As everyone now knows, Covid-19 is caused by the SARS-CoV-2 virus. Like other viral infections, SARS-CoV-2 stimulates the human immune system and usually provides what we call “acquired immunity” – the amazing ability to fight off future attacks of the same pathogen or closely related. However, what is widely known but misunderstood is that it is reversible with SARS-CoV-2, despite the fact that it stimulates acquired immunity. Here I look at the science of such transplants.
The immune response to SARS-CoV-2
First, it is important to understand how the normal adaptive immune response to SARS-CoV-2 works. When an antigen like the coronavirus novel affects an individual, white blood cells called lymphocytes, make up natural killer cells, T cells, and B cells. B cells are important because they form, secrete, and carry antibodies. Antibodies are proteins that have the special ability to lock down certain molecules on the surface of a pathogen such as a virus. For example, the spike protein “S” protruding from the surface of the SARS-CoV-2 virus can be identified by antibodies. When an antibody locks on the spike protein “S”, the virus cannot reproduce in a cell.
Scanning electron micrograph of lymphocyte.
US National Cancer Institute
Antibodies, also known as immunoglobulins, come in five main types called IgA, IgD, IgE, IgG, and IgM. The two most relevant are IgG and IgM. IgG is the most common antibody and accounts for most of the antibody-based immune response. IgM is often the first antibody to respond to the presence of antigen.
Schematic shows time and scale of antibody response starting from the time of infection … [+]
Post et al. https://journals.plos.org/plosone/article?id=10.1371/journal.pone.0244126
From the early days of Covid-19 we know that most ill patients put up visible IgG and IgM responses within three weeks of first showing symptoms. However, some patients do not develop an antibody response at all. Why? One study found that these “non-seroconverters” (i.e. individuals who did not produce levels of potential antibodies) appeared to exhibit disease more quickly, although they were less severe.
Indeed, a broad spectrum of disease in SARS-CoV-2, ranging from asymptomatic diseases to severe respiratory disease, leads one to assume that those with milder disease may be less likely to respond. provide effective. A study comparing 26 completely asymptomatic cases with 188 symbolic cases found evidence that was consistent with this hypothesis, although with the relatively small sample size it was impossible to draw definitive conclusions. (In this study, 85% of asymptomatic cases developed a visible antibody response compared with 94% of symbolic cases.)

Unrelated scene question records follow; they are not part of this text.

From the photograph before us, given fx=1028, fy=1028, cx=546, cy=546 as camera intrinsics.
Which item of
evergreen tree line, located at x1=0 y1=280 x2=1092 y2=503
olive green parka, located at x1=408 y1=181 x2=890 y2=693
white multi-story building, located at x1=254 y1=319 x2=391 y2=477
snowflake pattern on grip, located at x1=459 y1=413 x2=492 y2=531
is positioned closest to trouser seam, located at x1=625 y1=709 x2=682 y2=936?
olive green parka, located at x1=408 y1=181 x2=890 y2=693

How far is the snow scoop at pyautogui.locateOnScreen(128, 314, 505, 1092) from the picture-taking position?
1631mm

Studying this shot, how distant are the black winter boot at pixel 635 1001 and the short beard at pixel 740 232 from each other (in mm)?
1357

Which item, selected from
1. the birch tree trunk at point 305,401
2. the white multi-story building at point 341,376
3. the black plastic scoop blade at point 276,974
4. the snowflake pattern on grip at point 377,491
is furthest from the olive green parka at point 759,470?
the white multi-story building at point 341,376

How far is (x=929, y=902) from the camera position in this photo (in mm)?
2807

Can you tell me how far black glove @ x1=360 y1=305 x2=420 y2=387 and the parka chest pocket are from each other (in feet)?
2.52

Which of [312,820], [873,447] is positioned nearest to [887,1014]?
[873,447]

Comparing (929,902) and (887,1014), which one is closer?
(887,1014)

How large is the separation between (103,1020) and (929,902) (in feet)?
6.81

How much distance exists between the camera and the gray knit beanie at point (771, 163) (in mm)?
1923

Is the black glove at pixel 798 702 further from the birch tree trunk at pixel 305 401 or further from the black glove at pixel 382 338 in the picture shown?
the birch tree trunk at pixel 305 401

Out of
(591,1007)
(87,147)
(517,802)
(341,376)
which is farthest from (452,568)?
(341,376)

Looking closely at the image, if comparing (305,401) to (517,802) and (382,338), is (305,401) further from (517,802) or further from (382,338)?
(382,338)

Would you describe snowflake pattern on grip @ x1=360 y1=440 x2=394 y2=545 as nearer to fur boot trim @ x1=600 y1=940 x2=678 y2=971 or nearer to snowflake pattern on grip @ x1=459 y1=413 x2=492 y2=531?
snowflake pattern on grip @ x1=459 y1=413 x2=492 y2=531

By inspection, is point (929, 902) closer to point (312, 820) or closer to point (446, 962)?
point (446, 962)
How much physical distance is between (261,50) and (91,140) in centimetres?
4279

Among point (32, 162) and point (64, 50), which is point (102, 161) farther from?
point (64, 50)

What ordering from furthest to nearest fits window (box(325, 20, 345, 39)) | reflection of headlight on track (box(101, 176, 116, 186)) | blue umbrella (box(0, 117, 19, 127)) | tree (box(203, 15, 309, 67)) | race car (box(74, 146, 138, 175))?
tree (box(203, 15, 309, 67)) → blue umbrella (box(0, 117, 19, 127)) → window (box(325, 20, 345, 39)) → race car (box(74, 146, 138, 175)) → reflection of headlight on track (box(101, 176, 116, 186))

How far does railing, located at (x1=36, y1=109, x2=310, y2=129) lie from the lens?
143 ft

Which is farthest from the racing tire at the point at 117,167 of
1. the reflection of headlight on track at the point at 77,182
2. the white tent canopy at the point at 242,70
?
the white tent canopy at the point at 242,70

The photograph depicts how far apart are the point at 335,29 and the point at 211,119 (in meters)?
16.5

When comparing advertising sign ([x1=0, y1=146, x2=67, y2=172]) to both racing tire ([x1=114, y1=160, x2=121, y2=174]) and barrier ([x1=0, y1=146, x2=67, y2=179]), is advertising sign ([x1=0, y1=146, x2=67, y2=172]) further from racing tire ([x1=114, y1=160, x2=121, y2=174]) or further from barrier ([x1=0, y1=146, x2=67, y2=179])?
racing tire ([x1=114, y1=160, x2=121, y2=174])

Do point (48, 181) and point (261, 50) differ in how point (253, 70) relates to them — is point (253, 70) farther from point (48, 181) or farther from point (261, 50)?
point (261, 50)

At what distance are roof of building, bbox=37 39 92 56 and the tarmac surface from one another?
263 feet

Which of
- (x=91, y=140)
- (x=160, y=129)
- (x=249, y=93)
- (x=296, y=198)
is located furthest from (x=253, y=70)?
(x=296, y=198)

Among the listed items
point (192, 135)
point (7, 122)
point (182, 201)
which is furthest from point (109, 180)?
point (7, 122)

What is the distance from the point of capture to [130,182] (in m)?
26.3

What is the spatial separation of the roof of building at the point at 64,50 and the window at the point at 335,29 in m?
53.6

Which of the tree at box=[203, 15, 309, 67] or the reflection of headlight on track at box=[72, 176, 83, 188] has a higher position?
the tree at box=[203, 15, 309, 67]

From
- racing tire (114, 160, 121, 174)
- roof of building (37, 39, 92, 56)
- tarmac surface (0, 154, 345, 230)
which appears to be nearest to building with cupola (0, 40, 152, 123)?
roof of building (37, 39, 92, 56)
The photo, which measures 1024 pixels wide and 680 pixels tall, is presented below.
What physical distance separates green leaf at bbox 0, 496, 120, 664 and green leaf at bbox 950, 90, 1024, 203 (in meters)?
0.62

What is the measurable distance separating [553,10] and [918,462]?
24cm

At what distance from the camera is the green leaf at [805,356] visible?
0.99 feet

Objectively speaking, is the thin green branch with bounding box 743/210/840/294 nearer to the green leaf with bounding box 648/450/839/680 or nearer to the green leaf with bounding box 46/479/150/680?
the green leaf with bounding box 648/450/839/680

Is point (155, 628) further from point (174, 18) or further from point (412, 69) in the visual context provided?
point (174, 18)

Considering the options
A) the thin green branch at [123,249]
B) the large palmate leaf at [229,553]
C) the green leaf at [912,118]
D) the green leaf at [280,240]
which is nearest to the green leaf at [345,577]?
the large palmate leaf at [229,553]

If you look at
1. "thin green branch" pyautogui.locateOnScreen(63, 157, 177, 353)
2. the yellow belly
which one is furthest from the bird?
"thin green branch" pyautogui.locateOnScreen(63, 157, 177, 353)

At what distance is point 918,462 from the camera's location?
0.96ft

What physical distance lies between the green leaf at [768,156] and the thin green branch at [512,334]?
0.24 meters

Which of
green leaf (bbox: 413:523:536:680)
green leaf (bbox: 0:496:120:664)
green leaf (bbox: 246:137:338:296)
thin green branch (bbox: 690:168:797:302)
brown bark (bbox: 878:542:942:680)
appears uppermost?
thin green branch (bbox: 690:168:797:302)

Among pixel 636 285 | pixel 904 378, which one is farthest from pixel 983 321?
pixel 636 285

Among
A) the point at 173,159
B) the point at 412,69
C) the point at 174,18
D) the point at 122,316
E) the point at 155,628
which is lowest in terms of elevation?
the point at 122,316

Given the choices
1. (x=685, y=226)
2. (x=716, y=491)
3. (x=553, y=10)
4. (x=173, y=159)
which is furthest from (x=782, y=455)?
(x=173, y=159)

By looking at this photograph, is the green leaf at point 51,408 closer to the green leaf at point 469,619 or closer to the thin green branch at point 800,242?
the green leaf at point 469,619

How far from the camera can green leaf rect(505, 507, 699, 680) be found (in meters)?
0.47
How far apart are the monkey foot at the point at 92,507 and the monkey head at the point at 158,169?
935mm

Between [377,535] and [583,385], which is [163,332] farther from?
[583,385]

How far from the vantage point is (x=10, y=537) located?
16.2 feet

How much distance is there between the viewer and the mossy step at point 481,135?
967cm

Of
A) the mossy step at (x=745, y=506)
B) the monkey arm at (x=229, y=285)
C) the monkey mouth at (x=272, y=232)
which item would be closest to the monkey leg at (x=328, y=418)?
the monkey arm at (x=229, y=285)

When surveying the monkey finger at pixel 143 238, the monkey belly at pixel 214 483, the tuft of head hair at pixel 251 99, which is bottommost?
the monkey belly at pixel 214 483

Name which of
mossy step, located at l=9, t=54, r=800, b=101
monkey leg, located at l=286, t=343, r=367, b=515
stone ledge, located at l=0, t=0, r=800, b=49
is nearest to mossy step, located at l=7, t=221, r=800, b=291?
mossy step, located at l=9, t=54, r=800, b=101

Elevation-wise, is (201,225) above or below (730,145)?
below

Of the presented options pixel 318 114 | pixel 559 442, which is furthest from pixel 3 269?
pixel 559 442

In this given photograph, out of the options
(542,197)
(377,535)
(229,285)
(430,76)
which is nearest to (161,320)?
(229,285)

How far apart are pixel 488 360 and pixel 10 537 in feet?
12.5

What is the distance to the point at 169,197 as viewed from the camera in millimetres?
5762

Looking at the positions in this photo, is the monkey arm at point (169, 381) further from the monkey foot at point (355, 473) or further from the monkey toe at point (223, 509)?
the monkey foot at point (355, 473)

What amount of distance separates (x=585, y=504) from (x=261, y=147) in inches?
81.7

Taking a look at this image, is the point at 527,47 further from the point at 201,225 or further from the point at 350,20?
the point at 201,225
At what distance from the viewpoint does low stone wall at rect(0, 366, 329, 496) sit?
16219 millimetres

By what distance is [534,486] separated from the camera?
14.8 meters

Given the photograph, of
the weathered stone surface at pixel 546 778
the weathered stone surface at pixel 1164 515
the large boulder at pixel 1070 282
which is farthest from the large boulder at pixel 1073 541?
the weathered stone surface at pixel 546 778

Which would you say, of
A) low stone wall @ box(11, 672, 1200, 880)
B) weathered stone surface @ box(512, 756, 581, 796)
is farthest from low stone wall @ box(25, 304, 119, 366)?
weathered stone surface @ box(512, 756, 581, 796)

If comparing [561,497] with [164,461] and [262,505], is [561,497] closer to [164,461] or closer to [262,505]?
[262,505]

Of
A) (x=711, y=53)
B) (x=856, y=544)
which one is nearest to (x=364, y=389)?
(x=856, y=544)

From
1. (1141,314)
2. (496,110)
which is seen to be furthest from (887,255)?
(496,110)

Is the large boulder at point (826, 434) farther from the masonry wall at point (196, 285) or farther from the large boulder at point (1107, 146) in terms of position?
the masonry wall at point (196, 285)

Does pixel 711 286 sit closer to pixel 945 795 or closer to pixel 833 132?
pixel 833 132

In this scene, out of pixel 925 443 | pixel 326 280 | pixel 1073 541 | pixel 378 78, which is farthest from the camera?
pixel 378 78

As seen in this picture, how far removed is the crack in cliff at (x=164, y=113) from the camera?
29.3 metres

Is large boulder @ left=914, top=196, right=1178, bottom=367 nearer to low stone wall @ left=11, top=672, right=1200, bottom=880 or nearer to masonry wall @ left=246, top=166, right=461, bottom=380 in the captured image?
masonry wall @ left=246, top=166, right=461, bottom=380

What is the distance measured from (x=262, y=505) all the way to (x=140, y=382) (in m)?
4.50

From these and other studies, it is now widely acknowledged that while most people with SARS-CoV-2 develop antibodies, not everyone does. . Those are less likely to be as vulnerable to a second exposure to the virus as they were the first time. This is one way to redefine.
Defensive defense
A second reason for relapse is related to declining immunity. As our immune system successfully fights infection, there is a decrease in the level of circulating antibodies – a sign that a person ‘s immune system is functioning in a healthy way. Then, on second sight, immune memory cells (B cells, T cells, and “natural killer” cells) can be reactivated for a faster response. What is of concern about SARS-CoV-2 and its ability to redefine is that persistent immunity after the first infection may not be the same. In an interesting paper published on March 23 this year in The Lancet, researchers at Duke-NUS School of Medicine and the Singapore National Center for Infectious Diseases concluded that functional immunity to SARS-CoV-2 is highly individualized. Following 164 people living in Singapore for six to nine months after a positive diagnosis of Covid-19 disease, a machine learning algorithm placed individuals in one of five sets: (1) those who did not secreted antibodies (12%) ;; (2) “rapid decline” group (27%); (3) “slow-moving” group (29%); (4) a “continuous” group (32%) with little change in overall antibody levels; (5) and a “response delay” group (2%) that showed an increase in antibodies over time. All patients classified to specific subsets submitted blood samples up to 180 days after Covid-19 symptoms. The suggestion of this study that continued immunity to the coronavirus novel must be “individually tested” is a clear demonstration of what we still need to learn.